Clubland

How the Working Men’s Club Shaped Britain

Pete Brown

HarperNorth, 2022

Having previously reviewed a book about a club at one end of the spectrum (The Athenaeum) it was interesting to read a book on clubs at the other end – working men’s clubs – and learning that the two aren’t very different as there are the same ingredients of having a place where you can relax and feel at home, either on your own or with pleasant company.

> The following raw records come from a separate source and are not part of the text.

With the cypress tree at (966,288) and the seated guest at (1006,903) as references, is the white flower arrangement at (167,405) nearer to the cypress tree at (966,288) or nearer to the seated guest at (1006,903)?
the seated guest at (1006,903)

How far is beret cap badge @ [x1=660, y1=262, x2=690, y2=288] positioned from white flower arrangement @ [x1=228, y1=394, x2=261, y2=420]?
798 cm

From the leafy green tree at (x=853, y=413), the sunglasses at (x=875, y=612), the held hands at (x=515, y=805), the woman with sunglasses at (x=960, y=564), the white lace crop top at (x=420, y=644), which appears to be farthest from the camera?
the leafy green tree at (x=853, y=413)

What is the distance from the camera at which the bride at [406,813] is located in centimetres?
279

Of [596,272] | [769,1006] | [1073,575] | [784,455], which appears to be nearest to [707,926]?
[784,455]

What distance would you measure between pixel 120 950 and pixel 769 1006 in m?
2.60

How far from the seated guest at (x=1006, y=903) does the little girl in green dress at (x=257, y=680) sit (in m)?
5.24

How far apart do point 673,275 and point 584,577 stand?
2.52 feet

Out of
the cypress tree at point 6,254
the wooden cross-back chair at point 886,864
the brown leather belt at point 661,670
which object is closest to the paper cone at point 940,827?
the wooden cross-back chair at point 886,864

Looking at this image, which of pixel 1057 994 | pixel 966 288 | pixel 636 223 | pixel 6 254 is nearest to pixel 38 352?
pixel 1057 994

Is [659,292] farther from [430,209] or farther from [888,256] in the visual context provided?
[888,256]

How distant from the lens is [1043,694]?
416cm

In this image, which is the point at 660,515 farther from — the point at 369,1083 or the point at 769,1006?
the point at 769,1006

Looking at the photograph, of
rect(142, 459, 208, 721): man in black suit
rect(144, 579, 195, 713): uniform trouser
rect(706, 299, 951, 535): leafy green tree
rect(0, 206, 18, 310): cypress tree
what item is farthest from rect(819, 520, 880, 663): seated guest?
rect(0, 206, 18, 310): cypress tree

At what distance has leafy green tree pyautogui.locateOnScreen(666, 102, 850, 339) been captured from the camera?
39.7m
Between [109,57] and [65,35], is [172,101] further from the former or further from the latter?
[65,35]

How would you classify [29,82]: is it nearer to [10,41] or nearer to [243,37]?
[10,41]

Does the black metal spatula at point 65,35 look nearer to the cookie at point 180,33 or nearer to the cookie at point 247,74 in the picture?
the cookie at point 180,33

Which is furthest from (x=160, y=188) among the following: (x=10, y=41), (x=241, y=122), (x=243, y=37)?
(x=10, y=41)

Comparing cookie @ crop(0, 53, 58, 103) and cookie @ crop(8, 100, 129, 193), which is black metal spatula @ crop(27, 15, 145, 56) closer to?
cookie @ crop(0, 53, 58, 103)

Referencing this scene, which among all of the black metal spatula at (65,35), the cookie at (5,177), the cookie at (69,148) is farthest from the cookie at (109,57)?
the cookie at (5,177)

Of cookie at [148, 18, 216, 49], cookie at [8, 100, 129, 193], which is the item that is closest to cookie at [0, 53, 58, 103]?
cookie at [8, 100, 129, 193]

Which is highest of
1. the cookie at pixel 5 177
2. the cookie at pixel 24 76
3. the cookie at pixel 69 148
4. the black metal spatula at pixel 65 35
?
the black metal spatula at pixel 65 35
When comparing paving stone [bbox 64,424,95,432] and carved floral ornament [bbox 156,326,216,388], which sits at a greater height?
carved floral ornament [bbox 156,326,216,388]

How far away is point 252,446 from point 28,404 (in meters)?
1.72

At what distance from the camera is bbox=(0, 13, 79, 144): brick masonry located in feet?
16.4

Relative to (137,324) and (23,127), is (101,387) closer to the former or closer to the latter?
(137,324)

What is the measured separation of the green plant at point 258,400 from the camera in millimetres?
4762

“As one Huddersfield clubman told Brian Jackson, ‘I always feel that when you are in a pub, and your glass gets down, they all start looking at you.’ Whereas in the club, ‘Y’ not compelled to have a drink. You can come in and read the paper or have a game of dominoes and no one pesters you” (Pages 158-9).

The Club and Institute Union (CIU) was founded in 1862. Today there are 1,600 clubs in the CIU, with a million members, “down from 7 or 8 million in the 1970s” (page 255).

The working men’s club movement was originally set up by the upper classes to keep men out of the pubs and give them a place for self-improvement. But the clubs only took off when working men themselves took ownership and developed them to include games and entertainment.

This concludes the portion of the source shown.